Business Leader(1919–2005)
Walter Bigelow Wriston is best known for long serving as president and chairman of Citibank, and for introducing the world to the ATM.

Synopsis

As president (1967–70) and chairman (1970–84) of Citibank, Walter Bigelow Wriston was one of the nation's most influential bankers. He led the move to expand Citibank's commercial operations, including home mortgages and credit-card services, before retiring in 1984. He also chaired President Reagan's Economic Policy Advisory Board (1982–89), and is credited with the introduction of ATM. Wriston died in New York City in 2005.

Background

Walter Bigelow Wriston was born in Middletown, Connecticut, on August 3, 1919, the son of a historian who later became president of Brown University. Walter B. Wriston graduated from Wesleyan College in 1941 and served four years in the U.S. Army before joining First National City Bank (later Citibank) in 1946.

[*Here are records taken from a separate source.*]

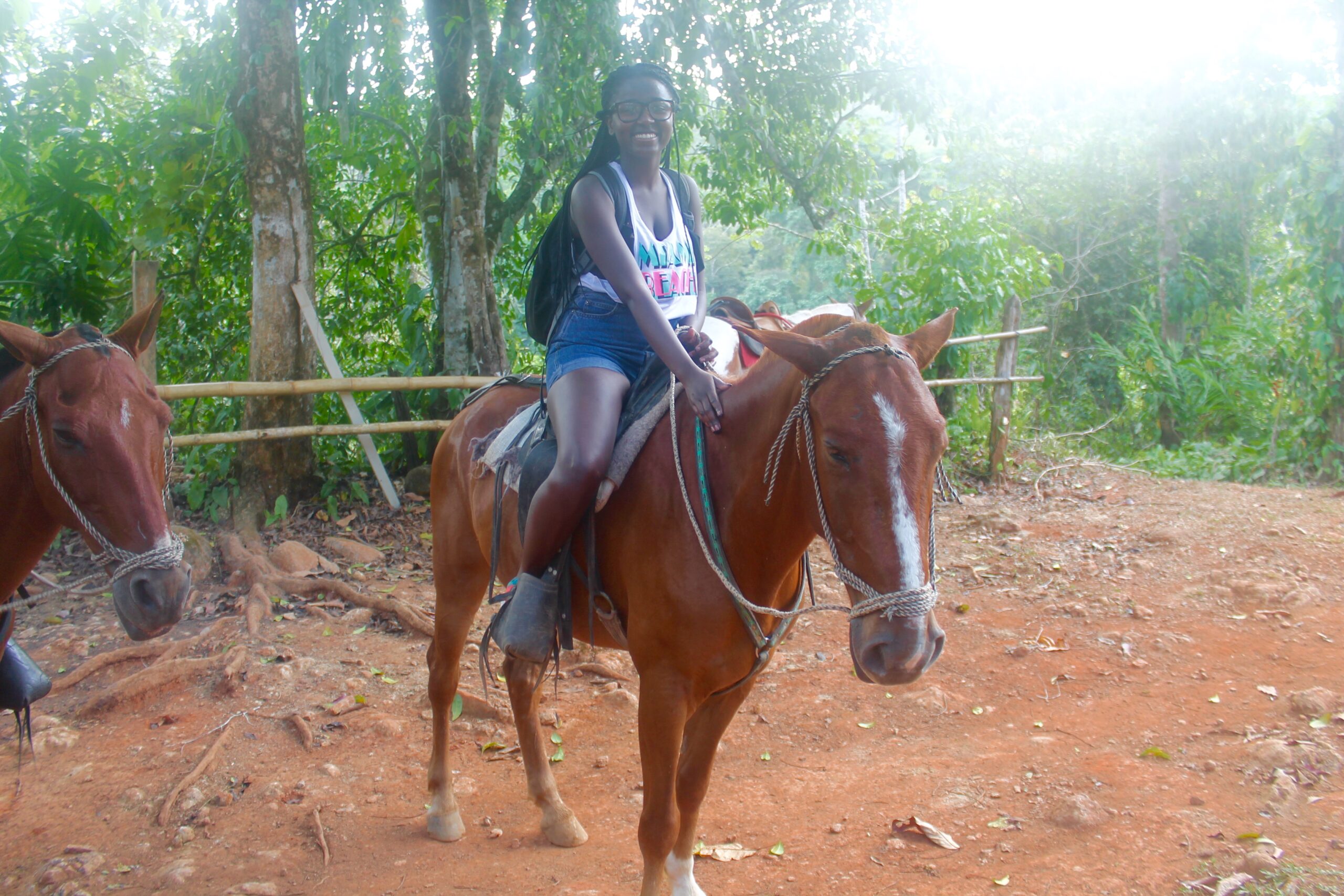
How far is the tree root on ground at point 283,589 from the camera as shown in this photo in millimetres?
5348

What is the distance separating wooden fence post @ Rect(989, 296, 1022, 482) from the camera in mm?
9164

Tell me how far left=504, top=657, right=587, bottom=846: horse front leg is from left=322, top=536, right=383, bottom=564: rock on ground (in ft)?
10.2

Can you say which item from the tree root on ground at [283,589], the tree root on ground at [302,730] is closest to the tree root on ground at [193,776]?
the tree root on ground at [302,730]

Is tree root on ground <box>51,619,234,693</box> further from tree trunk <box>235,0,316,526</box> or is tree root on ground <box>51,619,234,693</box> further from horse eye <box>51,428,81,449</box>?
horse eye <box>51,428,81,449</box>

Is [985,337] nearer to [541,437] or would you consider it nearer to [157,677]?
[541,437]

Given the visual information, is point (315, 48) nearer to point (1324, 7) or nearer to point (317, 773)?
point (317, 773)

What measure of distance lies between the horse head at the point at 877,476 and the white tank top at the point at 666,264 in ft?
3.20

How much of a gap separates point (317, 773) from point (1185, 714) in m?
4.24

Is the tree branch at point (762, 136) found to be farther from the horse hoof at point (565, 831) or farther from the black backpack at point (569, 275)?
the horse hoof at point (565, 831)

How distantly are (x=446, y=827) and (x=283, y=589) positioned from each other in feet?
9.04

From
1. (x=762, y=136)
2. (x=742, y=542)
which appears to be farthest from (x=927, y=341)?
(x=762, y=136)

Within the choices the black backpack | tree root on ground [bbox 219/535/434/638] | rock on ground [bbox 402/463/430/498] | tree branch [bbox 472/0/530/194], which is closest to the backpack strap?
→ the black backpack

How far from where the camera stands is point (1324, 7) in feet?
31.2

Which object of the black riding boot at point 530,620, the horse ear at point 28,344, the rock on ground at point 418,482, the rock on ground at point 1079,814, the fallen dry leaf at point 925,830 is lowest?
the fallen dry leaf at point 925,830
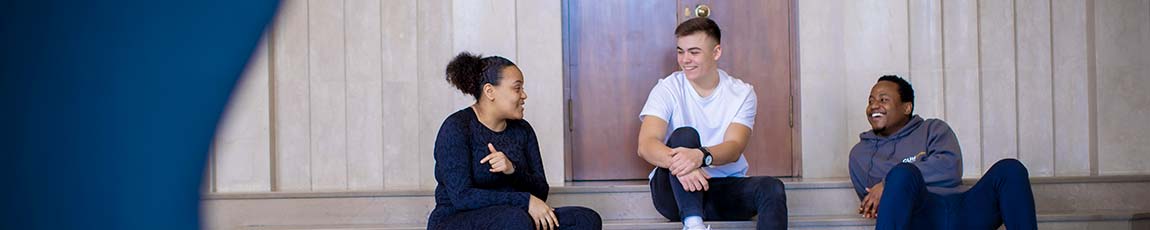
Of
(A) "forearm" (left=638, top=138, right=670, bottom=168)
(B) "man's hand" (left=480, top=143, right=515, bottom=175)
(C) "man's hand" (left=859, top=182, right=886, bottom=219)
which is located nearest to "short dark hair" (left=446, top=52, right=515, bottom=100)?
(B) "man's hand" (left=480, top=143, right=515, bottom=175)

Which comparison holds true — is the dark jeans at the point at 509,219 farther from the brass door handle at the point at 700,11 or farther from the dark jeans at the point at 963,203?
the brass door handle at the point at 700,11

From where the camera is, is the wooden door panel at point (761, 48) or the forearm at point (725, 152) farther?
the wooden door panel at point (761, 48)

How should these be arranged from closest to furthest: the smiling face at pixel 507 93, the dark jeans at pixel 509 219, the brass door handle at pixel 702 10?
1. the dark jeans at pixel 509 219
2. the smiling face at pixel 507 93
3. the brass door handle at pixel 702 10

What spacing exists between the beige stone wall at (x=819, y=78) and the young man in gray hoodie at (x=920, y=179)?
0.84m

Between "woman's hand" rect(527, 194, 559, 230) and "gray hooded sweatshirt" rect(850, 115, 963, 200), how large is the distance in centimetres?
114

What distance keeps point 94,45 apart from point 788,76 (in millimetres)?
4022

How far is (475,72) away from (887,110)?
4.33 feet

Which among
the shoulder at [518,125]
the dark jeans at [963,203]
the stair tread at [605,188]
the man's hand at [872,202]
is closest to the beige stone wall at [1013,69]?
the stair tread at [605,188]

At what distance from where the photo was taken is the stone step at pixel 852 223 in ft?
11.4

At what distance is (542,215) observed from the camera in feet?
8.70

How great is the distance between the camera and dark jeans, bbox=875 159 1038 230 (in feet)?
9.35

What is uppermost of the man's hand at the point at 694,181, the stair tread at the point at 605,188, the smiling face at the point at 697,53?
the smiling face at the point at 697,53

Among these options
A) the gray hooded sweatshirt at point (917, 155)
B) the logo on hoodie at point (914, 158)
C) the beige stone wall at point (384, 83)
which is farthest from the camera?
the beige stone wall at point (384, 83)

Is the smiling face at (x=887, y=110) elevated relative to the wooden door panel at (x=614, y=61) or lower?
lower
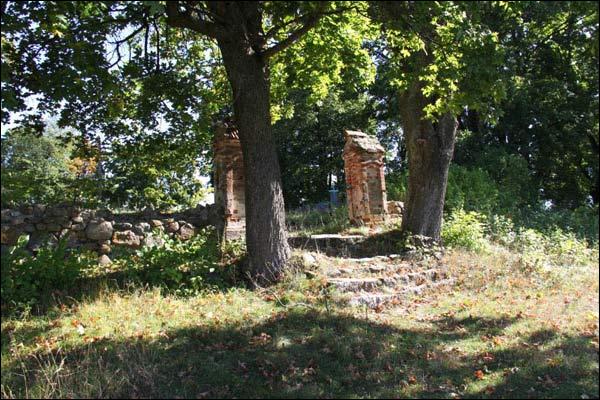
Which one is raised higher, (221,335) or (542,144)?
(542,144)

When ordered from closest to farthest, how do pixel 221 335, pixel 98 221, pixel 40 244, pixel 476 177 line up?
1. pixel 221 335
2. pixel 40 244
3. pixel 98 221
4. pixel 476 177

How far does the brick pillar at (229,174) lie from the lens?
10914mm

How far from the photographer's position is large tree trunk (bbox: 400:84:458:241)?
447 inches

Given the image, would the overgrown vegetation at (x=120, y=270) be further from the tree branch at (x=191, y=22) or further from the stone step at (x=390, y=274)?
the tree branch at (x=191, y=22)

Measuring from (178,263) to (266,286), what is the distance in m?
1.54

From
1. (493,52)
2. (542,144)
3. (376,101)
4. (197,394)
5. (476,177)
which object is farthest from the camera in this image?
(376,101)

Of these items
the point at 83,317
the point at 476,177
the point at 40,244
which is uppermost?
the point at 476,177

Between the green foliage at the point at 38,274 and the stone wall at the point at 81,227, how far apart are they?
85 centimetres

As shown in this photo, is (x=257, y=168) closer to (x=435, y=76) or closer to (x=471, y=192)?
(x=435, y=76)

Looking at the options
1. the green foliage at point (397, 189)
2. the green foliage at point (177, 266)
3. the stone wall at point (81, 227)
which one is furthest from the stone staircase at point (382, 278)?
the green foliage at point (397, 189)

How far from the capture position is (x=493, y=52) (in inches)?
277

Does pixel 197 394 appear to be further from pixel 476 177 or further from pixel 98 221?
pixel 476 177

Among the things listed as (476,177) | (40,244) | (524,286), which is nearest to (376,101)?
(476,177)

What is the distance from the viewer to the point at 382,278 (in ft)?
29.3
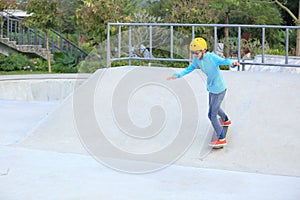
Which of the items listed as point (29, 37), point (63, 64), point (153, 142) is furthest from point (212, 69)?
point (29, 37)

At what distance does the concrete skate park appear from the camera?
20.5 ft

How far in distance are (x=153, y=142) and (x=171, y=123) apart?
22.4 inches

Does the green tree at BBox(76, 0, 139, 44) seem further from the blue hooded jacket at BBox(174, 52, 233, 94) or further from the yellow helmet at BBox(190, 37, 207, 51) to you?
the yellow helmet at BBox(190, 37, 207, 51)

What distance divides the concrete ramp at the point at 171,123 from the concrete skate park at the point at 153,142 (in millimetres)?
14

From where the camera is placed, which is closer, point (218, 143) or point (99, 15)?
point (218, 143)

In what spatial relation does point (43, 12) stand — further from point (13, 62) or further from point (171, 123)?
point (171, 123)

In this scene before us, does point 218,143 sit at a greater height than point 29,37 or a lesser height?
lesser

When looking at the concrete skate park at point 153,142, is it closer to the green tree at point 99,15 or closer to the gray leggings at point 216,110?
the gray leggings at point 216,110

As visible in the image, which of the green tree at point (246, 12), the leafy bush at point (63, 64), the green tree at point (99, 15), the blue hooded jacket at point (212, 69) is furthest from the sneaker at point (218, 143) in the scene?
the green tree at point (246, 12)

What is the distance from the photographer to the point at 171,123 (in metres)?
8.56

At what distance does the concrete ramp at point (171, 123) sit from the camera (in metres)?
7.41

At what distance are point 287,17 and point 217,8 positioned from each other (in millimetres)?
6716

President and Chairman of Citibank

As president (1967-70) and chairman (1970-84) of Citibank, Wriston held sway as one of the nation's most influential bankers. He led the move to expand Citibank's commercial operations, including home mortgages and credit-card services. He also chaired President Reagan's Economic Policy Advisory Board (1982-89), and wrote the books Risk and Other Four Letter Words (1986) and The Twilight of Sovereignty (1992).

Wriston is also credited with the introduction of the automated teller machine (ATM).

Later Years

Wriston retired as chairman of Citibank in 1984. Two decades later, in 2004, he was awarded the Presidential Medal of Freedom. He died on January 19, 2005, at the age of 85, in New York City.